Monday, April 21, 2008
WOWY Ripken
One of my issues under consideration is how to handle the situation when the “without” is alot smaller than the “with”. WOWY(*), as you know looks at a player’s performance with some parameter and without. Let’s take the case of Cal Ripken, and some his pitchers (guys who pitcher predominantly, or totally with the Orioles, with Ripken as his shortstop). One such pitcher is Jeff Ballard. He had some 70 innings without Ripken as his shortstop and 700 with. Normally, I scale the “without” data to the “with” because I want to keep my “with” untouched. I want his actual innings, and outs, and balls in play to reflect his actual totals. But, in cases like this, I’m very uncomfortable scaling up by a factor of 10 the “without” data.
I have some options here:
1. Break with what I want, and scale the “with” down to the “without”. That is, allow either one to scale to the other’s lower sample size. Now, instead of adjusting just the without, I’m adjusting both. And the “totals” line of the “with” will not match his actual overall totals. I don’t necessarily like this.

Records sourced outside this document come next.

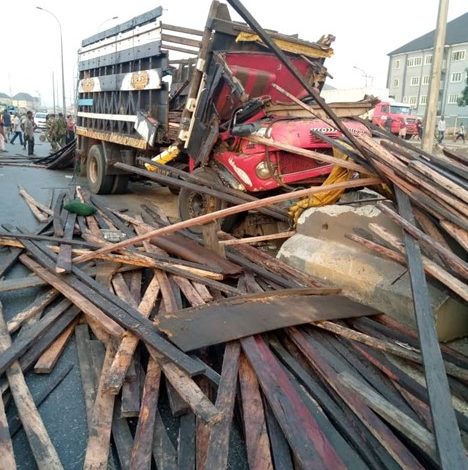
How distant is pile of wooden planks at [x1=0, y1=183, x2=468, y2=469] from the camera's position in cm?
239

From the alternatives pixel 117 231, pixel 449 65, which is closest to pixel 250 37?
pixel 117 231

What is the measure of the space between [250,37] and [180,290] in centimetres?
410

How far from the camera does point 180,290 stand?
4445 mm

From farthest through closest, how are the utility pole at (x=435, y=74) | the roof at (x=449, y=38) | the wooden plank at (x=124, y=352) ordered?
the roof at (x=449, y=38)
the utility pole at (x=435, y=74)
the wooden plank at (x=124, y=352)

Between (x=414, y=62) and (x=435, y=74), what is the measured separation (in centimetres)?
6402

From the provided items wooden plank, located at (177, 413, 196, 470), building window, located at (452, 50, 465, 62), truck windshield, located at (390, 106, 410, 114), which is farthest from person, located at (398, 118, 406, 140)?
building window, located at (452, 50, 465, 62)

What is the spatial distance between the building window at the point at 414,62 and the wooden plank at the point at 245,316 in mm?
71354

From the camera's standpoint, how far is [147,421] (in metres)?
2.57

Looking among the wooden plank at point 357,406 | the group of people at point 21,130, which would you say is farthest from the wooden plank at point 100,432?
the group of people at point 21,130

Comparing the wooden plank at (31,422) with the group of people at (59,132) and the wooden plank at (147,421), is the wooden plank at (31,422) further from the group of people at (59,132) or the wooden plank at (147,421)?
the group of people at (59,132)

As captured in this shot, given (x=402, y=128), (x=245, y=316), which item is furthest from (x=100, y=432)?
(x=402, y=128)

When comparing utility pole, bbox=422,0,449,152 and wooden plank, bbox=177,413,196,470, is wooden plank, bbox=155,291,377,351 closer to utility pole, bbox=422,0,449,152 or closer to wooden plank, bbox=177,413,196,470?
wooden plank, bbox=177,413,196,470

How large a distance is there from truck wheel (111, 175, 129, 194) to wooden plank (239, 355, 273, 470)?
325 inches

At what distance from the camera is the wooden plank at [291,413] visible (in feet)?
7.27
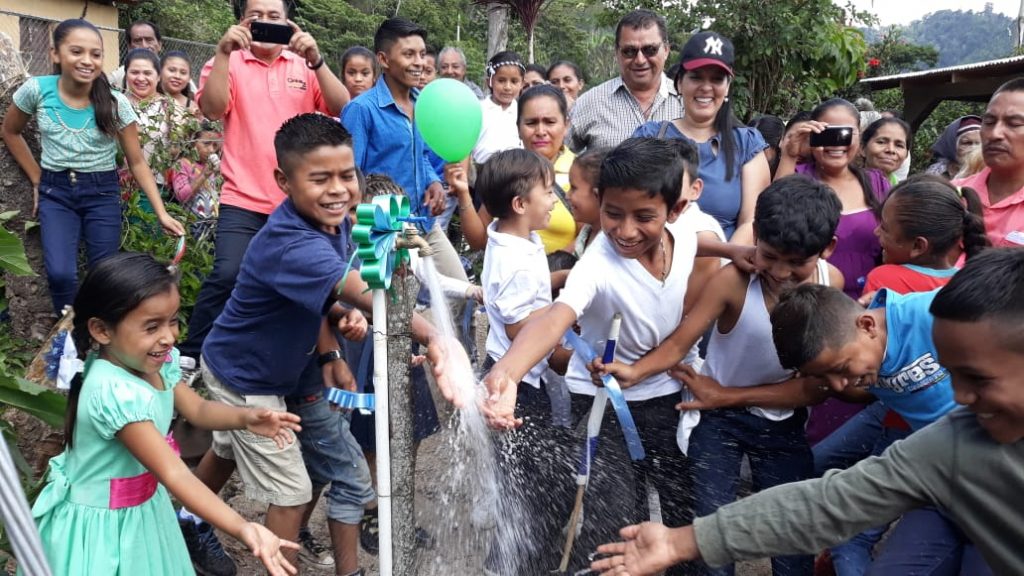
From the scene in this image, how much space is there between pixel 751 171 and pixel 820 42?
6.72 m

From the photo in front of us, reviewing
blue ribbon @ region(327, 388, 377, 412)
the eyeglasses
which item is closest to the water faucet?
blue ribbon @ region(327, 388, 377, 412)

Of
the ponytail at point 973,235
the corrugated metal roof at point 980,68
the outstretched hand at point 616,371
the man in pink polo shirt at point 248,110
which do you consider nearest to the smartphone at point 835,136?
the ponytail at point 973,235

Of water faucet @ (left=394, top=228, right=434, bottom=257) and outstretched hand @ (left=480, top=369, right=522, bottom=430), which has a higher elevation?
water faucet @ (left=394, top=228, right=434, bottom=257)

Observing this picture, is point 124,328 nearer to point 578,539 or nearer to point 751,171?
point 578,539

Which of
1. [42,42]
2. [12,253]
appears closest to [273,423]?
[12,253]

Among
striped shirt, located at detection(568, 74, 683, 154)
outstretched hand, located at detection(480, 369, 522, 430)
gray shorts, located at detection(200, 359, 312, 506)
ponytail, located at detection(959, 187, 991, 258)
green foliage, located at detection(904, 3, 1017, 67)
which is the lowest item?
gray shorts, located at detection(200, 359, 312, 506)

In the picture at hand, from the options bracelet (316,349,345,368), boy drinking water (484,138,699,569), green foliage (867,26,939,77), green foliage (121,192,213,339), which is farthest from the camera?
green foliage (867,26,939,77)

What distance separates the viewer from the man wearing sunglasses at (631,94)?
4328 mm

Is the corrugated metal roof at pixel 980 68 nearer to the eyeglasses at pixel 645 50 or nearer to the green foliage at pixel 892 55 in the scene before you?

2. Allow the scaling up a certain factor. I’m thinking 4 times. Why 4? I don’t know. I’m thinking at least 2. And I don’t want to go 8 or 10 times. Four sounds reasonable. So, in this case, I can scale up to 280 innings. That still leaves me 420 innings short. So, I either scale down to 280, or do something else.
Andy likes to scale things as 2/(1/70+1/700), so I’d scale both to 127. He’s got statistical theory on his side. That still leaves me with the same basic problem.
3. Fill-in whatever I’m not scaling (that is, the difference between 700 and 127, or between 700 and 280, or between the unscaled 700 and 70), with some fixed average. That average could be the average for the average pitcher that shortstop had that year, or that he had in his career, or the average pitcher in the league that year, or whatever.
What do you guys think?
(*) With Or Without You, or since MGL is a stickler about it: Without or With You ... dude, I need a cool sounding name, and WOWee sounds better than WWOU
I am doing a lot of WOWY (but I call it WWOY so I can call it my own!
), thanks to you (I love the idea). I always use either the Andy method (that is the harmonic mean, I think) or the short-cut, which is to weight by the lesser of the two values. There is little doubt in my mind that that is the best way to do it (either one).
I know you’d LIKE to be able to use the “with” numbers to do the scaling, but that is just not correct.